Dragon Tiger Gate (2006)
Reviewed by: cal42 on 2009-06-29
Summary: Good action, not much else.
Childhood friends Dragon (Donnie Yen) and Tiger (Nicholas Tse) reunite as adults on different sides of the Dragon Tiger Gate, a place where youngsters are taught to become heroes. While Tiger has become an upstanding citizen, Dragon has become the top muscle for the criminal Lousha gang and its masked head, Shibumi. The two friends come together with the help of nunchaku-wielding friend Turbo (Shawn Yu) when the master of Dragon Tiger Gate (Yuen Wah) is killed by Shibumi.

Reuniting director Yip and Donnie Yen from the previous year’s superior action film SPL, and chucking a sizable budget at the screen, the hopes were high for DRAGON TIGER GATE.
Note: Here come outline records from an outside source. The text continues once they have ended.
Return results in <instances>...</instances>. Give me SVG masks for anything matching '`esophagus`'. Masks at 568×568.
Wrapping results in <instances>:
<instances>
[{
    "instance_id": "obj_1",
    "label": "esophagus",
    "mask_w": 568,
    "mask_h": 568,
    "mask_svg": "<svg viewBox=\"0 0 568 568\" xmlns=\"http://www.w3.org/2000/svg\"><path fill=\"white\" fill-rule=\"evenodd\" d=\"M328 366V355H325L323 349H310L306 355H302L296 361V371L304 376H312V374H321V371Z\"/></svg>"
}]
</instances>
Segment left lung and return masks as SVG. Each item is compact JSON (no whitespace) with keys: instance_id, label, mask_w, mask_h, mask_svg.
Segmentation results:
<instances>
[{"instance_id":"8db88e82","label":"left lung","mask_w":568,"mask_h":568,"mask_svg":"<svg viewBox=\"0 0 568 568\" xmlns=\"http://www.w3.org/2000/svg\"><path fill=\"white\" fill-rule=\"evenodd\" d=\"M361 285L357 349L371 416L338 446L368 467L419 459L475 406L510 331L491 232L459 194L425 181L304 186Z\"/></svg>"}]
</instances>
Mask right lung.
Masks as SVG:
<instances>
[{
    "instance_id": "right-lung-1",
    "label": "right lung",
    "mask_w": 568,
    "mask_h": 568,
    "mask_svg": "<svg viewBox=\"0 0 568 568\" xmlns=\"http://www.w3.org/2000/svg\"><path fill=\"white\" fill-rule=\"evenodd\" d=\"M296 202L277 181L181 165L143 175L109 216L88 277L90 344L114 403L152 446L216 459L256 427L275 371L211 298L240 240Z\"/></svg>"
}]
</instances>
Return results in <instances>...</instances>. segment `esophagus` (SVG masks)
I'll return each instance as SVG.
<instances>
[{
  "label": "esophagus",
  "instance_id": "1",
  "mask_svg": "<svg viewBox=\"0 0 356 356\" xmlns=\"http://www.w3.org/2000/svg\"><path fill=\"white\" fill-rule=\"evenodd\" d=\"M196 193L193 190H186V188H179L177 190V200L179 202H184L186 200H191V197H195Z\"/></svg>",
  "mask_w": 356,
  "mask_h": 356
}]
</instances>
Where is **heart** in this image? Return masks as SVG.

It starts with a bang, and delivers high energy action from choreographer Yen – who incidentally seems to have found a time machine somewhere along his travels as he appears to be getting younger as the years go by. While the action is along the more fantastic wire-fu variety, it is delivered in an exciting way and almost never ceases to be enjoyable. The inclusion of Turbo and his ever-present nunchaku grounds the film in some kind of reality when he’s present (barring some special effects shots) and the mixture works well.

However, the narrative isn’t so good. I suspect a lot of this is down to being based on a comic strip – there are far too many characters and back-stories thrown in that it quickly becomes frustrating. I imagine fans of the comic strip will appreciate the detail and thoroughness of DRAGON TIGER GATE’s weaving storylines, but personally I thought the film could have lost a few characters and not been any the worse for it. Again, this is probably obvious for fans of the source material, but I found the partly modern urban and partly dark fantasy settings a bit strange. It’s always going to be hard to fit a well-established literary serial into a 94-minute movie, but I just wished they’d have simplified it a bit for newbies.

It’s always nice to see Yuen Wah in an action role (albeit rather digitally enhanced) and he has a good, meaty role as Master Wong. Other than him and the leads, though, the rest is all pretty forgettable, except for a scene with a fully dressed Li Xiao-Ran taking a dip in a swimming pool. Even third lead Turbo is somewhat a mystery and even though I love nunchaku scenes I thought his character was surplus to requirements.

With so many people praising Hong Kong’s action sequences in an age where they are no longer as accomplished as they used to be and ignoring their much improved ability to tell a good story, it’s always a shocker to see something directly to the contrary. And that’s what DRAGON TIGER GATE is for me – a lot of good action scenes with some less inspired dialogue and uninteresting characters in between.